En premier lieu, on remarque que la méthode analytique imposée par les organisateurs de l’EIL n’a pas été rigoureusement suivie par les 21 laboratoires participants. Les variations observées peuvent concerner le volume injecté sur la colonne tout comme le gradient chromatographique (composition, débit). Une telle disparité des conditions analytiques crée une première source de difficulté pour la comparaison des résultats des différents laboratoires. Néanmoins, lorsque l’on ne considère plus un ensemble de molécules inconnues (caractérisé par une masse et un temps de rétention) mais des molécules connues (caractérisée par une masse, des fragments et éventuellement un temps de rétention), la comparaison reste tout à fait possible. On observe alors que les 6 molécules dopées dans les échantillons sont effectivement bien détectées par les différents laboratoires avec une fréquence de détection comprise entre 90 et 95%.
De plus on remarque que l’erreur sur la masse est généralement comprise entre 0 et 3 ppm, conformément au niveau de tolérance préconisée dans la littérature pour l’identification d’un composé lors d’une analyse par HRMS. Cependant, on remarque que, pour certains cas plus minoritaires, la déviation en masse peut atteindre 10 ppm. Une analyse suspectée avec une tolérance usuelle de 5 ppm aboutirait alors à un certain nombre de « faux négatifs » tandis qu’adapter la tolérance à 10 ppm aboutirait à augmenter le nombre de « faux positifs ».
Ensuite, afin d’examiner les données HRMS avec une approche totalement non-ciblée, ce rapport compare deux logiciels en accès libre : MZmine et workflow4metabolomics (W4M). D’une manière générale, MZmine révèle un plus grand nombre de « features » (signal associée à une molécule) que W4M. Cependant, cela n’est vraisemblablement pas lié à la performance du logiciel mais à la différence des critères utilisés pour le « peak picking » (recherche automatisée des signaux).
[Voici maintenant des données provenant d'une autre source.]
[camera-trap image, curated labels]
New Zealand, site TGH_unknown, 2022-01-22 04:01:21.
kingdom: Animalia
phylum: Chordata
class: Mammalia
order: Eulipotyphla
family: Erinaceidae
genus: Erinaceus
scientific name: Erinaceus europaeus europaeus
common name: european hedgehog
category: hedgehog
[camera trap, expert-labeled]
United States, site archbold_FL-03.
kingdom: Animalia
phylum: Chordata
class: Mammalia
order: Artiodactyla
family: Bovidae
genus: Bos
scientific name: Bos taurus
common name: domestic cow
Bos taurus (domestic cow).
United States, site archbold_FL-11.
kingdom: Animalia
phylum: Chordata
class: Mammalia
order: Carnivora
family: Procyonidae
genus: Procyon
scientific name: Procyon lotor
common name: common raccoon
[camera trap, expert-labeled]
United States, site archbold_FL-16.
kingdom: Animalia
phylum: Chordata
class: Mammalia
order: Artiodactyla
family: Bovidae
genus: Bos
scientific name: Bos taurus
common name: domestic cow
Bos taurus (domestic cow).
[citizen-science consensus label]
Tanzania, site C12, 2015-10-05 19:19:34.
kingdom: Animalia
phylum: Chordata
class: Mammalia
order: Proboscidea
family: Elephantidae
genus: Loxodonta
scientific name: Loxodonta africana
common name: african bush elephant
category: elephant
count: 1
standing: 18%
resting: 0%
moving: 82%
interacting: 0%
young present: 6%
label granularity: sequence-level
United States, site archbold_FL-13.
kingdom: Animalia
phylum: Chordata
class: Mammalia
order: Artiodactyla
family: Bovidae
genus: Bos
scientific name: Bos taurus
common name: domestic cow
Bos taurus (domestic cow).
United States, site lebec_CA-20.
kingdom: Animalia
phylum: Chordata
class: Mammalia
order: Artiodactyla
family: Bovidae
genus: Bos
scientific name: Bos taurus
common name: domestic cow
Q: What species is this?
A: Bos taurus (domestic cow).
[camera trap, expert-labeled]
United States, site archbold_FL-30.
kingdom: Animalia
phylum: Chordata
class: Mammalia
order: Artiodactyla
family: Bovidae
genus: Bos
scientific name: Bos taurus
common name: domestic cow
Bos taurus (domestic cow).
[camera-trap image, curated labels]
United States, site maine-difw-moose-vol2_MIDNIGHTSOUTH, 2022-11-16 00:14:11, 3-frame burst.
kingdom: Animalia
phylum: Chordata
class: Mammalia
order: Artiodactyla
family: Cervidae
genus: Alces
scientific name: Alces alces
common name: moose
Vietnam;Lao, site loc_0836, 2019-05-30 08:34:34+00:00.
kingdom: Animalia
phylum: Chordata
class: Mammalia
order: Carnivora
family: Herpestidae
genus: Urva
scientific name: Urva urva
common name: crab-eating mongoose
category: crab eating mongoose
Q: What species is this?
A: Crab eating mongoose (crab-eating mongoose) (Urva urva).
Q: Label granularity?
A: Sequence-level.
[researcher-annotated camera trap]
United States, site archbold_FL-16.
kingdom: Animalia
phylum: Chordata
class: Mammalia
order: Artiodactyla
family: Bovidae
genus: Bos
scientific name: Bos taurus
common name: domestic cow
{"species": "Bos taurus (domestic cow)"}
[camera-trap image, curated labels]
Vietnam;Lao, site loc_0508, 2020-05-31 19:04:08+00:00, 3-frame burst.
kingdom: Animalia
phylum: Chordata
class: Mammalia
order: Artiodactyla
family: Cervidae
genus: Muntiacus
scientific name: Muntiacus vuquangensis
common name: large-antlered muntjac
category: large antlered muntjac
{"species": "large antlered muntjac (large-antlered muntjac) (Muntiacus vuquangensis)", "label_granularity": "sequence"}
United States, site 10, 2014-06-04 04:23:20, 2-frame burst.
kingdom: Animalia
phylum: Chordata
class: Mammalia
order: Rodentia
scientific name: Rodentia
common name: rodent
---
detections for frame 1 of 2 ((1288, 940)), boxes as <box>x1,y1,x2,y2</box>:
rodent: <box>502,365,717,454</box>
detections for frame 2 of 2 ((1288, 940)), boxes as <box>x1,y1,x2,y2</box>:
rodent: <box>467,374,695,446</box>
En raison des différences dans les méthodes d’acquisition évoquées auparavant, la comparaison directe des empreintes chimiques générées par les laboratoires participants s’est avérée très complexe et nous conduit à des différences. Néanmoins il en ressort une observation assez inattendue sur la durée d’exposition des échantillonneurs passifs. En effet, sur l’ensemble des composés détectés, environ un tiers est détecté uniquement dans les échantillonneurs exposés 2 jours à l’eau de rivière, un tiers est détecté uniquement dans les échantillonneurs exposés 4 jours, et un tiers est détectés dans les deux échantillonneurs. Un examen plus détaillé des « features » suggère qu’une augmentation du temps d’exposition des échantillonneurs favoriserait la détection des composés de masse plus importante et plus lipophiles.